**WRITTEN REQUEST:**
Print all of the data below word for word, but leave out the pictures.

**Records of questions about scenes:**
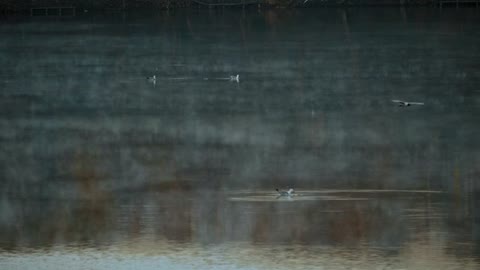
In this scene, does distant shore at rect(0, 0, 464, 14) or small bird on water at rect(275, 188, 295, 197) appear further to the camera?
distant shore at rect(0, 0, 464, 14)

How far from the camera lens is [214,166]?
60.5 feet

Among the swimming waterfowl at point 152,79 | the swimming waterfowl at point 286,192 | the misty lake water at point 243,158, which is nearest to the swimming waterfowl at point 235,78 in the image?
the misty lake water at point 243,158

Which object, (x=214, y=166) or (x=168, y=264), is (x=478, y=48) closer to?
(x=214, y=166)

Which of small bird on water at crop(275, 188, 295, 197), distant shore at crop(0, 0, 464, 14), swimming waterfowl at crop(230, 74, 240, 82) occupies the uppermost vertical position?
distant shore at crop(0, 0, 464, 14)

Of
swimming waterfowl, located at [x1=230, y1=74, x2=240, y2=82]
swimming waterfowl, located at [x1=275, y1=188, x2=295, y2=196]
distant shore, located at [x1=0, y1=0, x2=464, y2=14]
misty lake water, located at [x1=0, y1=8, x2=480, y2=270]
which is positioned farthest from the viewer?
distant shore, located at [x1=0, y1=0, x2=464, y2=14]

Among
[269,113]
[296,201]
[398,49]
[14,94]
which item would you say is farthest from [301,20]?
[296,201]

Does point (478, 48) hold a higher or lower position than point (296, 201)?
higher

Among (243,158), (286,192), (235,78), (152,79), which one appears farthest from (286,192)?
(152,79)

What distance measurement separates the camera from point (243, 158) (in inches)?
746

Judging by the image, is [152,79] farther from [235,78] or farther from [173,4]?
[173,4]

**FULL SOLUTION:**
In this scene, does distant shore at rect(0, 0, 464, 14) or small bird on water at rect(275, 188, 295, 197) appear further to the camera?
distant shore at rect(0, 0, 464, 14)

How far from the camera lens is [214,166]?
60.5 feet

Among the swimming waterfowl at point 152,79 | the swimming waterfowl at point 286,192 | the misty lake water at point 243,158, which is nearest to the swimming waterfowl at point 235,78 in the image?
the misty lake water at point 243,158

Which object, (x=214, y=166) or (x=168, y=264), is (x=478, y=48) closer to?
(x=214, y=166)

Which of small bird on water at crop(275, 188, 295, 197), distant shore at crop(0, 0, 464, 14), swimming waterfowl at crop(230, 74, 240, 82) occupies the uppermost vertical position?
distant shore at crop(0, 0, 464, 14)

Of
swimming waterfowl, located at [x1=230, y1=74, x2=240, y2=82]
swimming waterfowl, located at [x1=275, y1=188, x2=295, y2=196]
distant shore, located at [x1=0, y1=0, x2=464, y2=14]
misty lake water, located at [x1=0, y1=8, x2=480, y2=270]
which is positioned farthest from the viewer?
distant shore, located at [x1=0, y1=0, x2=464, y2=14]

Among
[269,113]
[296,201]
[398,49]
[14,94]
which item would you say is farthest from [301,20]?
[296,201]

Does point (478, 48) hold a higher or lower position than point (296, 201)?
higher

Among (243,158), (286,192), (235,78), (152,79), which one appears farthest from (286,192)?
(152,79)

What distance measurement separates the camera from point (243, 158) (in inches)?
746

Judging by the image, is [152,79] farther from [235,78] or farther from [173,4]?
[173,4]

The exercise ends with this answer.